[Data taken from a collection]
.....

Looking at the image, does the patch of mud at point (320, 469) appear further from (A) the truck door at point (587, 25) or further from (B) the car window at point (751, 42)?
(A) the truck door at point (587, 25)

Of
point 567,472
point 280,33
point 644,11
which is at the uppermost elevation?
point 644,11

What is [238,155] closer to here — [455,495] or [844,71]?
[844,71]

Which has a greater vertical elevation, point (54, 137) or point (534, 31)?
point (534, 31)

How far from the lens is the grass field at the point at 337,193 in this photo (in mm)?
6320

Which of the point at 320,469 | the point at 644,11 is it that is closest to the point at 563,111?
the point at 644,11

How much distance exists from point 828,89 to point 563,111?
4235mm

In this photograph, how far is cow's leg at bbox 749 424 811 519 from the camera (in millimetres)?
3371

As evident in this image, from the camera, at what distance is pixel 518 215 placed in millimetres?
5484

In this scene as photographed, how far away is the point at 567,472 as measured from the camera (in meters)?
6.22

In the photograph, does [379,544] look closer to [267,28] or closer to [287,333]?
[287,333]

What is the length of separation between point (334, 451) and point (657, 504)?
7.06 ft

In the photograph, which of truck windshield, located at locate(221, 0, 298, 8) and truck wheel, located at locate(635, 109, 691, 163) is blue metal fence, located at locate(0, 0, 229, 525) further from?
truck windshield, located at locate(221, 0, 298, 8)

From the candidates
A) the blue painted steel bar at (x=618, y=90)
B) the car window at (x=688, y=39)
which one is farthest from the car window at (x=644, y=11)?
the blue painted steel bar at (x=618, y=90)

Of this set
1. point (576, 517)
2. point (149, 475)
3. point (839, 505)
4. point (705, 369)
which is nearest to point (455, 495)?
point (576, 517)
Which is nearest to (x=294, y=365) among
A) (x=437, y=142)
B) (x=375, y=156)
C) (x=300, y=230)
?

.....

▸ What you will do:
Recast the lines above, from the line containing "In the photograph, which" through the end of the rows, as a Markdown table with columns Nr and Line, leaving out blank lines.

▸ Result of the task:
| Nr | Line |
|---|---|
| 1 | In the photograph, which of truck windshield, located at locate(221, 0, 298, 8) and truck wheel, located at locate(635, 109, 691, 163) is blue metal fence, located at locate(0, 0, 229, 525) further from? |
| 2 | truck windshield, located at locate(221, 0, 298, 8) |
| 3 | From the candidates |
| 4 | A) the blue painted steel bar at (x=618, y=90) |
| 5 | B) the car window at (x=688, y=39) |
| 6 | which one is farthest from the car window at (x=644, y=11)? |
| 7 | the blue painted steel bar at (x=618, y=90) |
| 8 | Of this set |
| 9 | 1. point (576, 517) |
| 10 | 2. point (149, 475) |
| 11 | 3. point (839, 505) |
| 12 | 4. point (705, 369) |
| 13 | which is nearest to point (455, 495)? |
| 14 | point (576, 517) |
| 15 | Which is nearest to (x=294, y=365) among |
| 16 | A) (x=437, y=142) |
| 17 | B) (x=375, y=156) |
| 18 | C) (x=300, y=230) |
| 19 | ? |